Мужа днем почти никогда не было дома. У меня стало складываться впечатление, что я замужем за его матерью…Или – за бухенвальдским надзирателем. Она контролировала меня во всем. В каждой съеденной конфете, в каждой выпитой чашке кофе, каждой не так положенной – не по ее – вещью. Даже – в рождении детей.
– Забрюхатила! Мамочки родные, да как же так, от людей-то стыдно! Иди на аборт! Завтра же иди!
– Мама, – закусила я язык на этом слове, ибо он не поворачивался ее так называть, но она жутко бесилась, когда я звала ее Надеждой Павловной, - я замужем за вашим сыном. Что стыдного в том, что женщина в браке ждет ребенка? Это же ваш внук…или внучка, – вспомнила я свои слезы.
– Это – твои дети. Мои внуки – в Магадане, – поджала тогда она губы и вышла из комнаты. А на другом краю страны у нее дочь. У которой тогда уже было двое ребятишек.
Вы когда-нибудь обдирали кожу с куриной тушки? Жирную такую, скользкую, чвакающую между пальцев….А обрезали когти на куриных отрубленных лапах? Нет? Попробуйте. Удовольствие непередаваемое, особенно когда ты беременная и тебя тошнит от ВСЕГО. Это мы готовили со свекровью холодец на Пасху. Тогда она мазала куличи глазурью…
Вот и сейчас дело тоже подходило к Пасхе. Мне позвонила мать и сказала, что с отцом все плохо. Они жили в Приморске – дорога только туда сожрет ночь. Которая входит в лимит обозначенных паучихой суток.
Я сидела в обнимку с дорожной сумкой на скрипящем крылечке веранды и слушала, как заливаются лягушки.
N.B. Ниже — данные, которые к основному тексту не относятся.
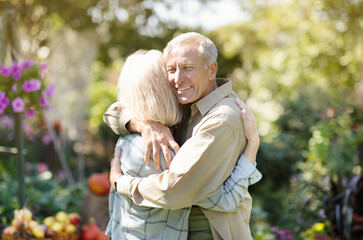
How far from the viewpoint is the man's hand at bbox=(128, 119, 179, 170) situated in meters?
1.91

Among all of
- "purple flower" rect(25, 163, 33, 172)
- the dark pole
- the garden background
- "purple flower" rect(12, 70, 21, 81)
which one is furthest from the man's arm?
"purple flower" rect(25, 163, 33, 172)

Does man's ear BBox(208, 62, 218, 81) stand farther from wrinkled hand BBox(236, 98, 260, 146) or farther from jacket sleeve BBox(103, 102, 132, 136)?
jacket sleeve BBox(103, 102, 132, 136)

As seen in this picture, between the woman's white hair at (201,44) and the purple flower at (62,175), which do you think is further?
the purple flower at (62,175)

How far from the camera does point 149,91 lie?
6.32ft

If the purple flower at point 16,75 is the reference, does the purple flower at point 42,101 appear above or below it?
below

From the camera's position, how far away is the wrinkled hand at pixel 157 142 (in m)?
1.91

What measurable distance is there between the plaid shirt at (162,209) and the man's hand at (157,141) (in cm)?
3

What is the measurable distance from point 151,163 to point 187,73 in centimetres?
45

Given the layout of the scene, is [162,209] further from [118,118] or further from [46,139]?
[46,139]

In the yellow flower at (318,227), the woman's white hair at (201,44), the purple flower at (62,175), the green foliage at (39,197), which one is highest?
the woman's white hair at (201,44)

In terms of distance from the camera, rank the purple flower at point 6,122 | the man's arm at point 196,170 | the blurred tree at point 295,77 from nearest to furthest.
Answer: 1. the man's arm at point 196,170
2. the purple flower at point 6,122
3. the blurred tree at point 295,77

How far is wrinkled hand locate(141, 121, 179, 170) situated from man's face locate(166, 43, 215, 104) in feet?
0.55

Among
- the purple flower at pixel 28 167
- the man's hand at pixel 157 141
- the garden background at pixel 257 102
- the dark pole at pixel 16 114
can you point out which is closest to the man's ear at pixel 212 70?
the man's hand at pixel 157 141

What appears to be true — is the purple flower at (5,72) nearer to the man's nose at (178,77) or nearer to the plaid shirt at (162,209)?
the plaid shirt at (162,209)
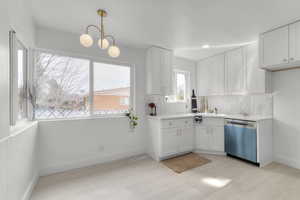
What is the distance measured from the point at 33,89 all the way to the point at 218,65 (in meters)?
4.13

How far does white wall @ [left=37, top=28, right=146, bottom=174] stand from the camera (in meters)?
2.46

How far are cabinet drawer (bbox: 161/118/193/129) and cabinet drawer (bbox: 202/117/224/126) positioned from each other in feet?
1.10

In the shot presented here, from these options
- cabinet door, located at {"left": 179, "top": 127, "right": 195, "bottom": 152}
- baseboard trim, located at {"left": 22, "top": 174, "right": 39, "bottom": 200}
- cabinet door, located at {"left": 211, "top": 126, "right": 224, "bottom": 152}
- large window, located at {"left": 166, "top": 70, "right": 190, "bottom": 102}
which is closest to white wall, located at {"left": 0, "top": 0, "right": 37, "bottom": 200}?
baseboard trim, located at {"left": 22, "top": 174, "right": 39, "bottom": 200}

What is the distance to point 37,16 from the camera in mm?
2102

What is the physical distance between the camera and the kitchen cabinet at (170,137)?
3025mm

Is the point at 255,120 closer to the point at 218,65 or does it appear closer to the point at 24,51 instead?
the point at 218,65

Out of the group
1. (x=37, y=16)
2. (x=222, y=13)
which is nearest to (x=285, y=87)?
(x=222, y=13)

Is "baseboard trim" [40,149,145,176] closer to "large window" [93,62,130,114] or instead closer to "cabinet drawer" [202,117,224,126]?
"large window" [93,62,130,114]

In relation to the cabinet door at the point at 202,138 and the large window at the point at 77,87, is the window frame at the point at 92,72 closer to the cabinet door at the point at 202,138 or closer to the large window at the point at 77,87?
the large window at the point at 77,87

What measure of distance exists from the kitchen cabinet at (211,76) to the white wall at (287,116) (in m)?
1.08

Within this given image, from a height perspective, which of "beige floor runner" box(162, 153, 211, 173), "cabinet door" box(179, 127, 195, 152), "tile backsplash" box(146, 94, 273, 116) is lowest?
"beige floor runner" box(162, 153, 211, 173)

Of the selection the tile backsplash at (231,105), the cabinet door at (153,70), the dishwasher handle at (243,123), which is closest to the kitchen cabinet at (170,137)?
the tile backsplash at (231,105)

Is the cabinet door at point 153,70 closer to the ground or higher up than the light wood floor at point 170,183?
higher up

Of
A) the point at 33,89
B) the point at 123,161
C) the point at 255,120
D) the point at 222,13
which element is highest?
the point at 222,13
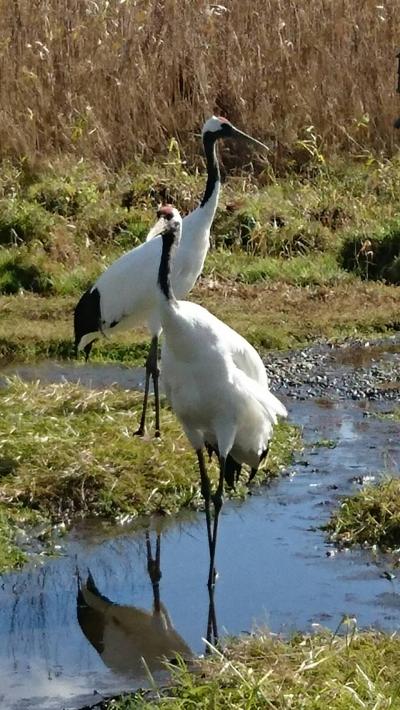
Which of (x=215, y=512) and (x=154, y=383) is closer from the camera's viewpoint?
(x=215, y=512)

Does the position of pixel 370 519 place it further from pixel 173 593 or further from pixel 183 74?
pixel 183 74

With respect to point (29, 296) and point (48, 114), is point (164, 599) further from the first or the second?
point (48, 114)

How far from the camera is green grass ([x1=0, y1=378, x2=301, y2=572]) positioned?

Они уже оттаяли от спячки и давали полуночный концерт. Прямо ко мне свесила ветвь заневестившаяся вишня. Качнулась, тронула меня цветущим рукавом, мол, «не горюй, все наладится», и полетела белыми хлопьями за ворота…
Поезд отправлялся в час ночи. Провожать меня никто не пошел. Мужа как всегда не было дома. Свекровь спала в своем логове. Стоя на платформе, я до боли в легких втягивала пропитанный креозотом воздух. Он проникал в каждую клеточку моего существа, будоража детские воспоминания. Моя бабушка жила под Владимиром в селе, раскинувшемся по обе стороны от железной дороги. Сельчане под шумок тырили шпалы и укладывали ими полы во дворах. Поэтому запах железнодорожной пропитки там стоял всегда. Им пахло все: одежда, волосы, мебель, даже сено для скотины…Хлеб – и тот был с привкусом шпальной смазки.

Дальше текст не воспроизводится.